Triple A president Elise Dunweber and Marbella mayor Ángeles Muñoz. / josele

Triple A animal shelter gets makeover for 30th birthday

Just under 500 dogs and cats have been moved to temporary shelters while the work is being done, thanks to a team of volunteers who have spent days transporting them


Work has begun on the refurbishment and improvement of the Triple A animal shelter in Marbella. The project has started as the charity celebrates its 30th anniversary and is expected to be completed within a year. The facility will increase its surface area to almost 2,000 square metres and see an investment of more than 1.2 million euros.

The existing buildings will be used and prefabricated modules will be adapted to create separate areas for the different types of animals, which will make the facility more organised and structured. As well as the building work, the lighting will be replaced with LED lights, with the aim of modernising and improving energy efficiency.

Mayor of Marbella, Ángeles Muñoz, said on a recent visit to see the work, "it is a major project, which we have been developing for more than two years and which is very complex due to the nature of the land."

Just under 500 dogs and cats have been moved to temporary shelters while the work is being done, thanks to a team of volunteers who have spent days transporting them. "No one can imagine the scale of the work that is being done to ensure that everything runs as smoothly as possible," said Lily van Tongeren, vice-president of the new Triple A board and a volunteer for 30 years. "As each day goes by, we discover new needs, such as the roof of the dog’s shelter, which is now being installed," she explained.

The challenge now is making sure that all of the animals are homed accordingly: "There are dogs that can't be with others because of their behaviour, others that have to be in quarantine or puppies that have just arrived,” Lily explained explains adding that it’s the same for the cats.

Hauliers’ strike

The shelter was also affected by the recent hauliers’ strike as they rely on transport companies for food and beds. "I asked as many volunteers as possible to bring up what we needed with their vehicles," Lily said. "It takes a lot of hands. There are not enough people and definitely not enough money to take care of all the animals.” However, she remains upbeat and recognises that "we all do the best we can here: the volunteers, but also the council who respond to all our requests and do everything they can to help."

Increased capacity

Muñoz explained that the new headquarters "will be able to help 700 animals, significantly increasing the capacity of the association." It will have 70 modules for dogs and cats and a closed area of 610 square metres and an open area of 956 square metres.
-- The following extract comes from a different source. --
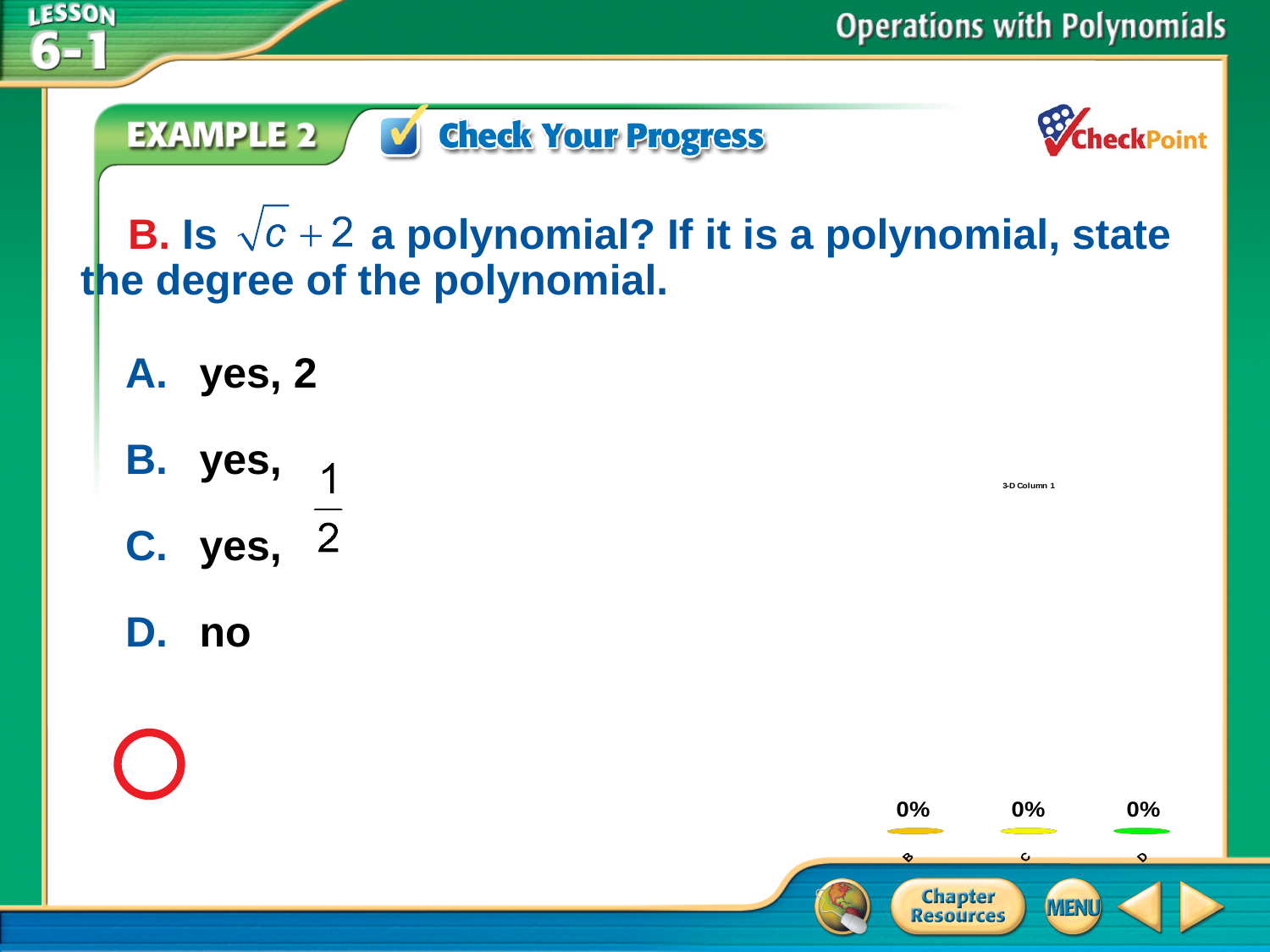
What is the value shown for category D in the chart? 0% What is the value shown for category B in the chart? 0% What kind of chart is shown on the slide? bar chart What is the value shown for category C in the chart? 0%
There will also be 21 modules for other uses; an area for dogs, which will differentiate between large and small, and which will have a veterinary room with an operating theatre, recovery and washing area, as well as training areas, kennels and storage areas, and a similar space for cats, with a quarantine area for sick animals and another for recreation, with a central area for events.

The president of Triple A, Elise Dunweber, said: "The launch of this project makes us very happy, because the association has been taking in the abandoned animals of Marbella and San Pedro Alcántara for three decades and it was essential to be able to have perfectly equipped facilities." In the meantime, whether in the old, the new or the provisional ones, the animals "are waiting for a chance to have a better life," added.